WHAT NEEDS TO BE DONE: The entries that follow include a run beginning at the line with "[citizen-science consensus label]" and ending at the line with "Label granularity: sequence-level."; restate that run word for word and leave the rest out.

DATA FOR THIS TASK:
○ ○ ○ ○
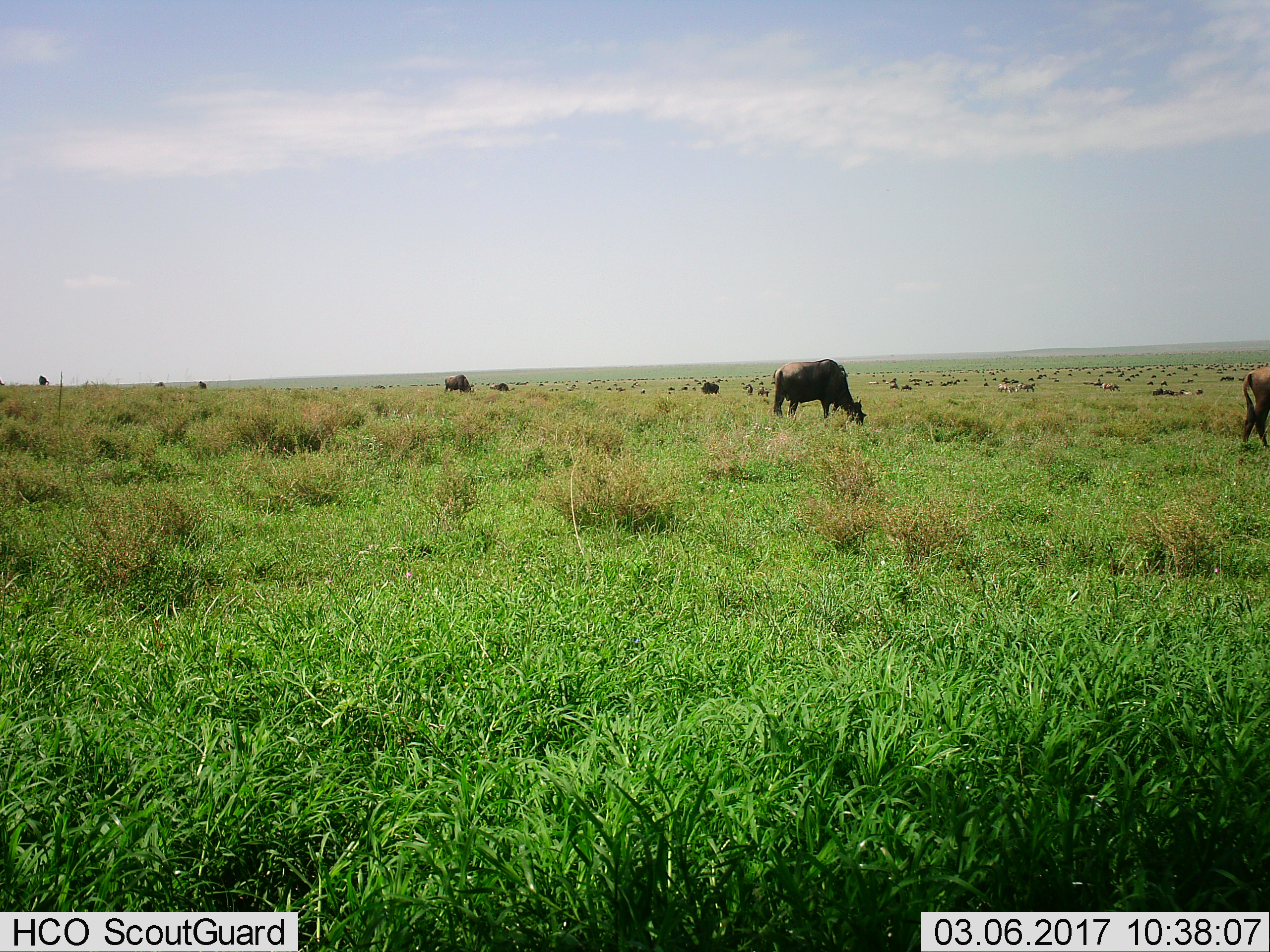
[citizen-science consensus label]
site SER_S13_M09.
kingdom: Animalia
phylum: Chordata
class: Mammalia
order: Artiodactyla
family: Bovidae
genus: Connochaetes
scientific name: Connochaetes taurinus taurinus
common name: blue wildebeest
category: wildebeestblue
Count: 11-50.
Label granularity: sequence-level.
○ ○ ○ ○
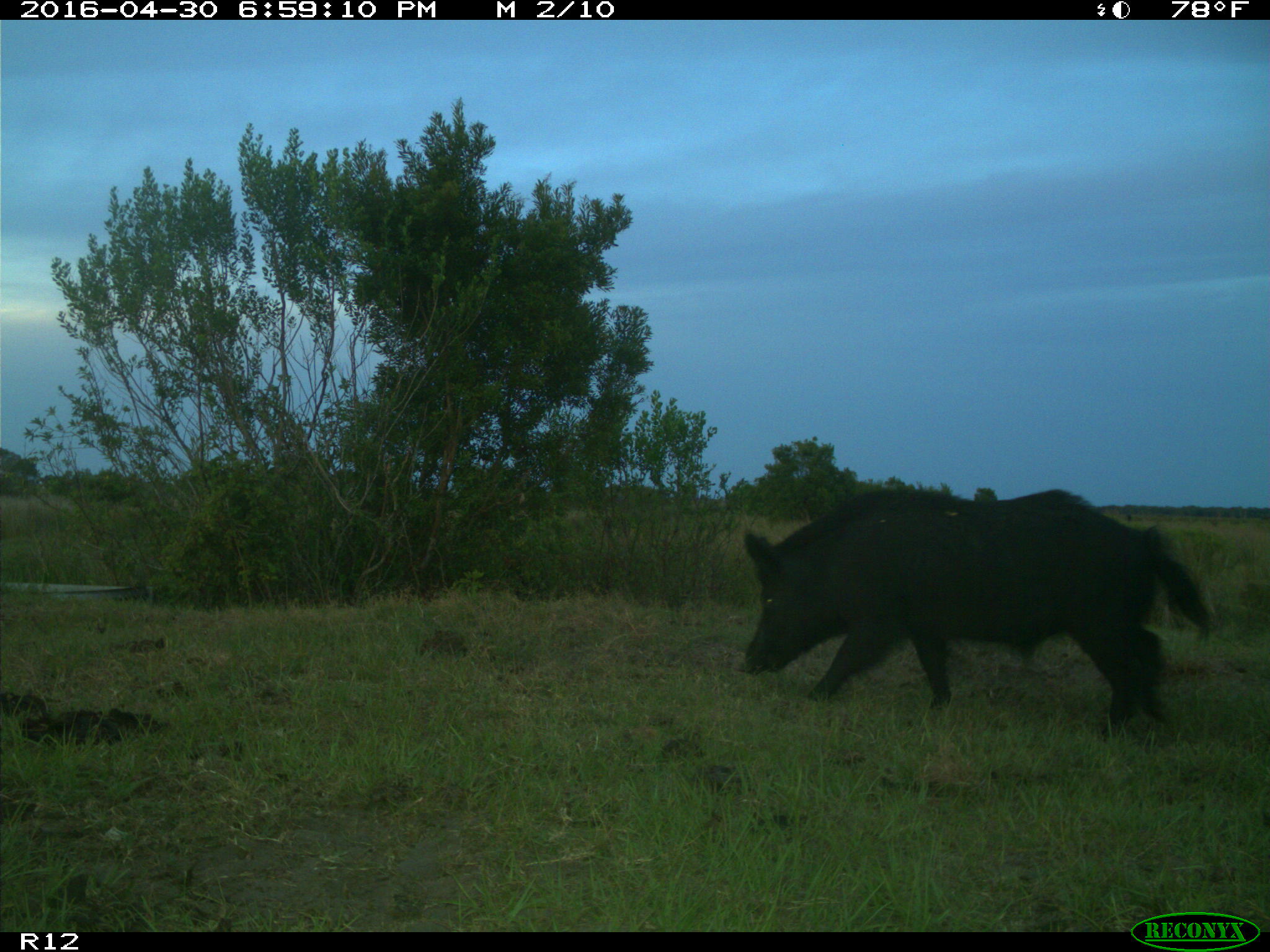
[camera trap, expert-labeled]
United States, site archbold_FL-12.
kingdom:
○ ○ ○ ○
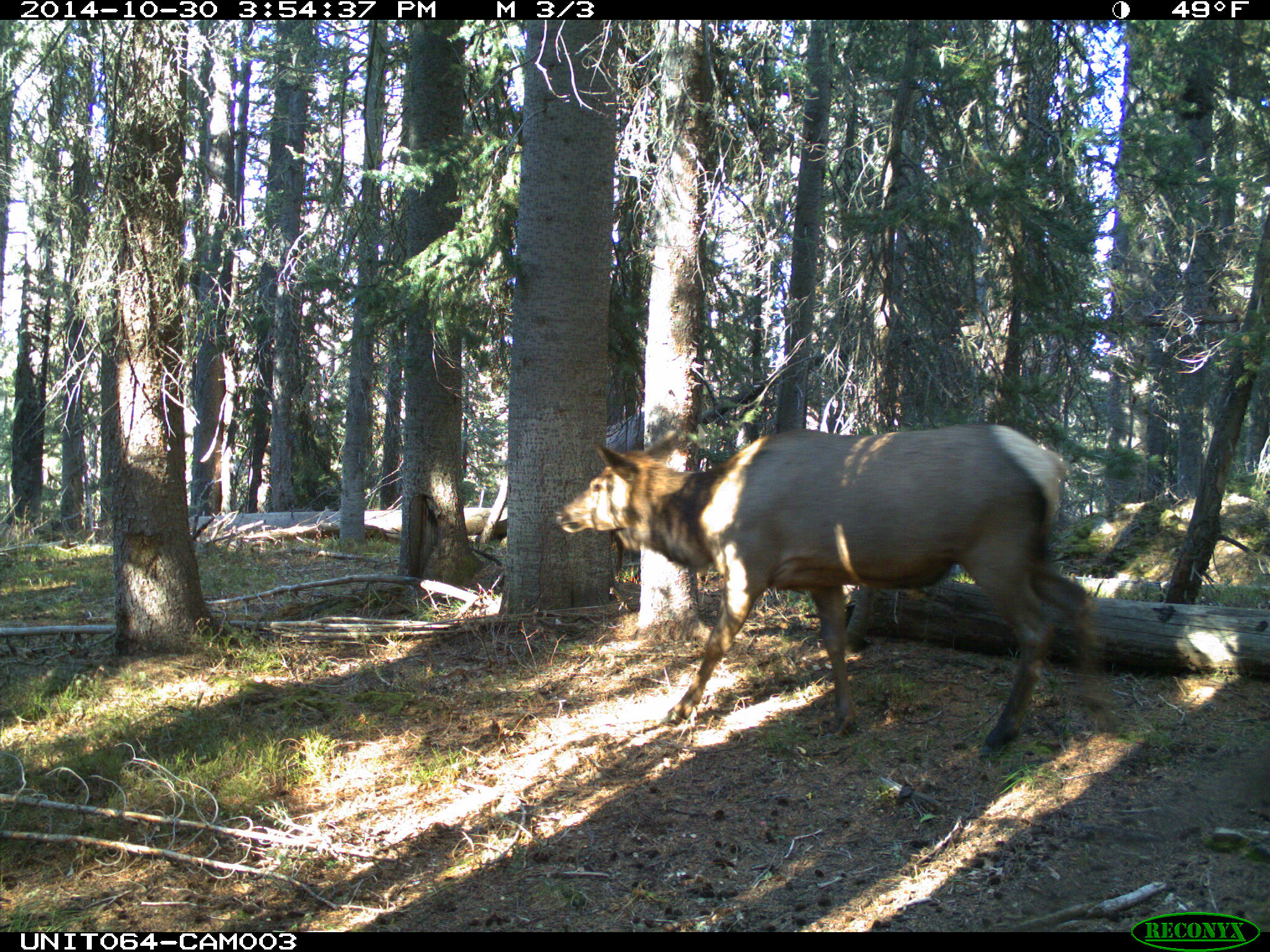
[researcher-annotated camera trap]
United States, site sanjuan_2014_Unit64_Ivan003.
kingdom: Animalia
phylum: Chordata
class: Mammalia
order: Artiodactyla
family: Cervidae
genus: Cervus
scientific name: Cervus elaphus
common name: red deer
○ ○ ○ ○
TASK ANSWER:
[citizen-science consensus label]
site SER_S13_M09.
kingdom: Animalia
phylum: Chordata
class: Mammalia
order: Artiodactyla
family: Bovidae
genus: Connochaetes
scientific name: Connochaetes taurinus taurinus
common name: blue wildebeest
category: wildebeestblue
Count: 11-50.
Label granularity: sequence-level.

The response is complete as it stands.